Every record should be written out exactly, with the pictures left out.

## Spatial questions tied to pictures
══════

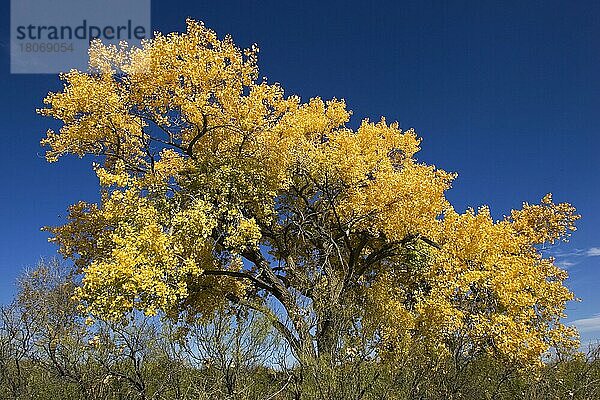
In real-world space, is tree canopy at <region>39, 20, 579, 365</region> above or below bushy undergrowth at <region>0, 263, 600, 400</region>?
above

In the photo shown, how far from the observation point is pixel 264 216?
16.6 metres

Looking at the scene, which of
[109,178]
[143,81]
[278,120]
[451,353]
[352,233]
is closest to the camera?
[451,353]

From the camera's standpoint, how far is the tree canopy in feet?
45.6

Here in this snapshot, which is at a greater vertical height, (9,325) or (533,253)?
(533,253)

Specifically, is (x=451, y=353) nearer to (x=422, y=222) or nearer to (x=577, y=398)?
(x=577, y=398)

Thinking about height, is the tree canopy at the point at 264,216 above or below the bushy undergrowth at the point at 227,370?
above

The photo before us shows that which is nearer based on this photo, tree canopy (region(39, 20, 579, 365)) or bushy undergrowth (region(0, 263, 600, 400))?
bushy undergrowth (region(0, 263, 600, 400))

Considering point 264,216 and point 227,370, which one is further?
point 264,216

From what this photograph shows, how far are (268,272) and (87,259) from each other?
5358 mm

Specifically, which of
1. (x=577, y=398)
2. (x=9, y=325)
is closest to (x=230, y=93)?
(x=9, y=325)

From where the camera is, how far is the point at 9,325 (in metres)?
15.1

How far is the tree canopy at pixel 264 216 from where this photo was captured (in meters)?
13.9

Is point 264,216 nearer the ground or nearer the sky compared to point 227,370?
nearer the sky

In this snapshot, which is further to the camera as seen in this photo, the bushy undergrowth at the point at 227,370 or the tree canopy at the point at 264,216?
the tree canopy at the point at 264,216
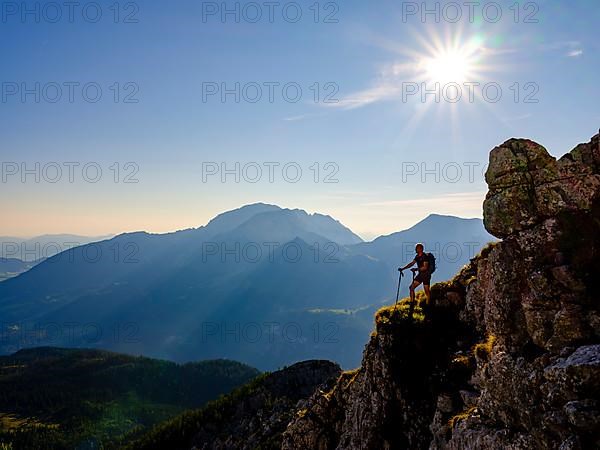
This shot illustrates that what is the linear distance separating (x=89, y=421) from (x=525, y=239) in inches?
8376

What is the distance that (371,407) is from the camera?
843 inches

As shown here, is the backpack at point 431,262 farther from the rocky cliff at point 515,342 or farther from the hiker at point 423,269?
the rocky cliff at point 515,342

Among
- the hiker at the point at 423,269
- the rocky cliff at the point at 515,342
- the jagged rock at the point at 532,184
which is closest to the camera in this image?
the rocky cliff at the point at 515,342

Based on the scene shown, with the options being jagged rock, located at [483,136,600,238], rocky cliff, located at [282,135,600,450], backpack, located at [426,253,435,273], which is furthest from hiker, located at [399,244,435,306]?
jagged rock, located at [483,136,600,238]

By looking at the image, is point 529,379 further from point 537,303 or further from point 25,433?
point 25,433

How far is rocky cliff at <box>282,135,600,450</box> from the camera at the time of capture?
12.0 meters

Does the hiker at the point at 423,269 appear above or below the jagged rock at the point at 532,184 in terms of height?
below

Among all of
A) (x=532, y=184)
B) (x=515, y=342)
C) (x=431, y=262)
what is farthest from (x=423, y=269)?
(x=532, y=184)

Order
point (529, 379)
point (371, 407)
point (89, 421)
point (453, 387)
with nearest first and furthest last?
point (529, 379) → point (453, 387) → point (371, 407) → point (89, 421)

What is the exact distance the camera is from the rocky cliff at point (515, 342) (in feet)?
39.4

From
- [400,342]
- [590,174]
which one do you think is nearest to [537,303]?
Answer: [590,174]

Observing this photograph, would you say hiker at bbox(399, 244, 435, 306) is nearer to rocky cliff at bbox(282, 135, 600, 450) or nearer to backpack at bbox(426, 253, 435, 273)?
backpack at bbox(426, 253, 435, 273)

══════

## Expected answer
In real-world space, is tree canopy at <region>39, 20, 579, 365</region> above or below bushy undergrowth at <region>0, 263, 600, 400</region>?
above

In the photo shown, how far from the observation point is pixel 264 216?
16.6 metres

Looking at the scene, which of
[109,178]
[143,81]
[278,120]
[451,353]
[352,233]
is closest to the camera?
[451,353]

From the camera's standpoint, how far is the tree canopy in feet?
45.6

Here in this snapshot, which is at a greater vertical height, (9,325) or (533,253)?
(533,253)

Specifically, is (x=451, y=353) nearer to (x=422, y=222) or nearer to (x=577, y=398)?
(x=577, y=398)

Thinking about height, is the tree canopy at the point at 264,216 above or below the bushy undergrowth at the point at 227,370?
above

The photo before us shows that which is nearer based on this photo, tree canopy (region(39, 20, 579, 365)) or bushy undergrowth (region(0, 263, 600, 400))?
bushy undergrowth (region(0, 263, 600, 400))

Considering point 264,216 and point 227,370, which one is further?
point 264,216

From what this photograph shows, how far are (268,272) and (87,259) from each other?
5358 mm

Specifically, which of
1. (x=577, y=398)
2. (x=9, y=325)
is closest to (x=230, y=93)?
(x=9, y=325)

From where the camera is, how far is the point at 9,325 (in metres)?
15.1

How far is the tree canopy at pixel 264 216 from where this photo was captured (in meters)?
13.9

Is point 264,216 nearer the ground or nearer the sky compared to point 227,370?
nearer the sky

In this snapshot, which is further to the camera as seen in this photo, the bushy undergrowth at the point at 227,370 or the tree canopy at the point at 264,216?
the tree canopy at the point at 264,216
This shot illustrates that what is the linear distance separating (x=89, y=421) from (x=525, y=239) in inches?
8376

What is the distance that (371,407) is from the camera?
843 inches

As shown here, is the backpack at point 431,262 farther from the rocky cliff at point 515,342 or farther from the hiker at point 423,269?
the rocky cliff at point 515,342

Among
- the hiker at the point at 423,269
- the rocky cliff at the point at 515,342
- the jagged rock at the point at 532,184
which is closest to the camera in this image?
the rocky cliff at the point at 515,342

Based on the scene shown, with the options being jagged rock, located at [483,136,600,238], rocky cliff, located at [282,135,600,450], backpack, located at [426,253,435,273], which is furthest from hiker, located at [399,244,435,306]?
jagged rock, located at [483,136,600,238]

By looking at the image, is point 529,379 further from point 537,303 or further from point 25,433?
point 25,433

How far is rocky cliff at <box>282,135,600,450</box> from the camera at the time of capture?
12.0 meters

Does the hiker at the point at 423,269 appear above or below the jagged rock at the point at 532,184 in terms of height?
below

Among all of
A) (x=532, y=184)
B) (x=515, y=342)
C) (x=431, y=262)
what is farthest from (x=423, y=269)?
(x=532, y=184)

Order
point (529, 379)
point (371, 407)
point (89, 421)
point (453, 387)
with nearest first and furthest last?
point (529, 379) → point (453, 387) → point (371, 407) → point (89, 421)

What is the exact distance the camera is from the rocky cliff at point (515, 342) (in feet)?
39.4

From
- [400,342]
- [590,174]
which one do you think is nearest to [537,303]?
Answer: [590,174]

Observing this photograph, would you say hiker at bbox(399, 244, 435, 306) is nearer to rocky cliff at bbox(282, 135, 600, 450) or nearer to backpack at bbox(426, 253, 435, 273)?
backpack at bbox(426, 253, 435, 273)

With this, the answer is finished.